Lebih parah dari itu, impunitas diberikan kepada tersangka pembunuhan. Sebutlah Mayjen Hartomo yang ditunjuk menjadi Kepala Badan Intelijen Strategis (Kabais) pada 2016. Orang ini pernah dijatuhi hukuman 3 tahun 6 bulan karena terlibat dalam pembunuhan Theys aktivis Papua pada tahun 2003. Di Papua pelanggaran HAM menjadi masalah besar.

Buat apa harga murah, kalau besok-besok keluarga pulang sudah tak bernyawa? Buat apa dibuat pintar lewat sekolah kalau kemudian hanya akan dipenjara? Buat apa sembako murah kalau nyawa tak kalah murah? Kalau nyawa boleh dibeli dengan aspal sepanjang 4.325 km, 30 pelabuhan, dan 7 bandara, mungkin kita harus mengapresiasi penuh peran pemerintah di Papua.

Ini adalah argumen yang ingin sekali saya ungkapkan di hadapan diplomat Indonesia yang hadir di sidang PBB. Orang-orang ini dengan tegas menyangkal segala bentuk pelanggaran HAM yang terjadi di Papua dan kemudian mengelu-elukan pembangunan-pembangunan yang ada di sana.

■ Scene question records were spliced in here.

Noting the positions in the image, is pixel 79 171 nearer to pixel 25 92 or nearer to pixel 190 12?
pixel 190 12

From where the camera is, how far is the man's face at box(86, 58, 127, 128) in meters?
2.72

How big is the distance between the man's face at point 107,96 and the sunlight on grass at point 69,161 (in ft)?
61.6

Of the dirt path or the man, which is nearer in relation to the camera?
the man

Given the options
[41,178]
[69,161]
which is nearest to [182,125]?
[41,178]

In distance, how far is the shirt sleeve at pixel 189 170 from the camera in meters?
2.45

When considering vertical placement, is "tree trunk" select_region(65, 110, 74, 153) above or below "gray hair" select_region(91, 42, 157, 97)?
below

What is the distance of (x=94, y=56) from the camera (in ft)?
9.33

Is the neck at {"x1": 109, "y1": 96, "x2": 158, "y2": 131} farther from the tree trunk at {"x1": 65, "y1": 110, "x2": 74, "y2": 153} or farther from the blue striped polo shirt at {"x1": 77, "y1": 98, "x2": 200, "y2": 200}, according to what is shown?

Dari klarifikasi Moh. Apriawan yang di dalamnya juga menyinggung soal Papua, kemudian saya tahu bahwa perwakilan staf kepresidenan yang datang pada acara seminar PPMI itu hadir dengan narasi yang tidak jauh beda. Bahkan, dengan tanpa malu-malu, ia mengatakan bahwa pers mahasiswa harus berafiliasi (atau bermitra?) dengan pemerintah. Sesungguhnya, saya tak tahu betul perbedaan makna afiliasi atau bermitra. Yang saya tahu, keduanya adalah pilihan buruk. Seburuk argumentasi pembangunan di seminar “Darurat Demokrasi dan Ruang Hidup”.

Namun demikian, rasanya terlalu jumawa ketika pers mahasiswa menjadi pahlawan saat menolak tawaran bermitra pemerintah. Meski, ya, tidak ada jawaban yang lebih baik dari itu. Sudah sangat lebih dari cukup para elit politik menginfiltrasi masyarakat-masyarakat lewat kanal-kanal media massa yang mereka miliki.

Peran media pers mahasiswa adalah peran yang kecil bila dibanding media-media mainstream. Mulai dari soal sumber daya manusia, kekuatan ekonomi, hingga daya distribusi. Meski tentunya, tak juga harus merasa kecil karenanya. Mengingat bahwa kebanyakan media, lebih-lebih yang berani bersikap kritis, masih terpusat di ibukota; dan ada banyak persoalan terjadi di pelbagai pelosok daerah, pers mahasiswa selalu punya nilai tawarnya. Lagipula, terlepas dari soal terbatasnya sumber daya, laporan jurnalistik yang mampu menjawab pertanyaan masyarakat atas apa yang terjadi di sekitarnya, saya rasa akan tetap ditunggu.